Am Wochenende wartete die Lecker „Kantorei an St. Willehad“ im Gotteshaus ihrer Kirchengemeinde unter der Leitung von Kantor Thomas Hansen mit einem anspruchsvollen Chorkonzert auf, mit dem sie – um es vorab zu sagen – ihr Publikum begeisterte. Unterstützt wurde sie dabei von den Gesangssolisten Susanne Borchert (Sopran) und Cornelius Friedel (Tenor) sowie von den Mitgliedern des Streichquintetts „Württembergische Streichersolisten“ und dem Organisten Jürgen Henschen (Kastenorgel). Das Generalthema aller Darbietungen lautete: „Zum Licht!“ Auf dem von Thomas Hansen verfassten Programmzettel konnten die Zuhörer nicht nur die Titel und Texte aller Beiträge nachlesen, sondern auch einen Leitfaden zur Kenntnis nehmen, der den aufgezeigten gedanklichen Weg der Menschen von der Angst zur Hoffnung, von der Verzweiflung zur Erlösung aufzeigte. Die dunkle Ausgangssituation wurde durch die beiden ersten Sätze der Kantate „Ich liege und schlafe“ (Psalm 4, Vers 9) von Nicolaus Bruhns (1665-1697) dokumentiert. Schon an dem von den Streichern und der Orgel sehr ruhig vorgetragenen Vorspiel war zu erkennen, dass Bruhns sein kompositorisches „Handwerk“ von Dietrich Buxtehude gelernt hat. Die Kantorei setzte mit dem Satz ein, in dem der Chor das Bibelzitat des Kantatentitels – mal flehend, mal intensiv fordernd – mehrmals wiederholt, um am Ende seine Zuversicht zu bekunden, Gott werde dem Bedrückten seine Hilfe nicht versagen. Dabei entfaltete er ein wohltuend ausgeglichenes Klangbild und eine makellose Intonation. Unmittelbar anschließend gestaltete Susanne Borchert mit sicherer Stimme die Ankündigung des nahen Todes der Klagenden, aber dennoch Hoffenden. Harmonisch und rhythmisch unterstützt wurde die Sopranistin dabei durch das präzise Spiel des Basso continuo (Kastenorgel und Violoncello). Von der knochentrockenen Raumakustik des Kirchenschiffes erfuhren die Akteure keine Unterstützung.

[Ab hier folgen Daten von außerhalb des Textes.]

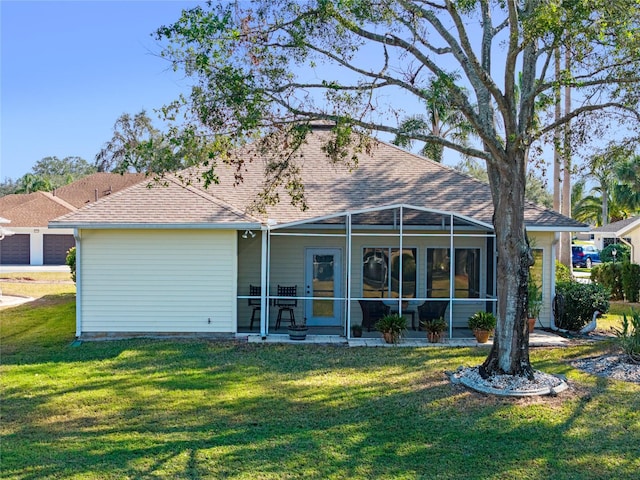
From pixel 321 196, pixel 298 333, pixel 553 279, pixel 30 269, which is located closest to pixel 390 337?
pixel 298 333

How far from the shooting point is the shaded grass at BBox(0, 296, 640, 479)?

Als zweites Werk erklang eine vom Musikwissenschaftler Peter Lichtenthal (1780-1853) gefertigte Bearbeitung des „Requiems d-moll“ vom Wolfgang Amadeus Mozart, eingerichtet für Streichquintett. Die auf fünf Stimmen reduzierte Trauermusik, die für Orchester, Chor und Solisten geschrieben wurde, so darzubieten, dass alle Teile des Werkes den Klang des Originals widerspiegeln, ist eine bewundernswerte Kunst, welche die Württemberger Streichsolisten gut beherrschen. Mitten im Satz „Lacrimosa“ brachen die Streicher ab: genau bei der letzten Note, die Mozart vor seinem Tod selbst notierte, bevor seine Schüler das Werk in seinem Sinne vollendeten. Herzlicher Applaus des Publikums war die Quittung für eine hervorragende Leistung der Streicher.

Den Abschluss und Höhepunkt des Konzertes bildete die Messe Nr. 2 in G-Dur von Franz Schubert, die alle Tiefen und Höhen menschlichen Empfindens eindrucksvoll aufzeigt. Vor allem der Sopran des Chores hatte dabei außergewöhnlich extreme Höhen zu bewältigen, was ihm auch gelang. Der Chor insgesamt löste seine Aufgaben, stets sicher einsetzend, mit Bravour. Solisten und Chor lösten einander innerhalb der Sätze ab, beide gestützt durch die Streicher und den Organisten. Schon beim Duett mit Susanne Borchert im temperamentvoll jubelnden Satz „Gloria“, der dem träumerischen „Kyrie“ folgte, stellte sich heraus, das Cornelius Friedel ihr als Tenor ein ebenbürtiger Partner war und beide Stimmen sich einander vorzüglich ergänzten. Auch auf sich allein gestellt wussten beide Solisten vollauf zu überzeugen. Letzteres gilt besonders für ihre Mitwirkung bei den Sätzen „Benedictus“ und „Agnus Dei“, den beiden „Sahnestücken“ des Werkes, die mit der Bitte um Frieden ganz entspannt enden. Der lebhafte Schlussapplaus galt nicht zuletzt auch dem Dirigenten Thomas Hansen, der seine Sänger und Instrumentalisten stets sicher im Griff hatte und deshalb auf spektakuläre Gesten verzichten konnte.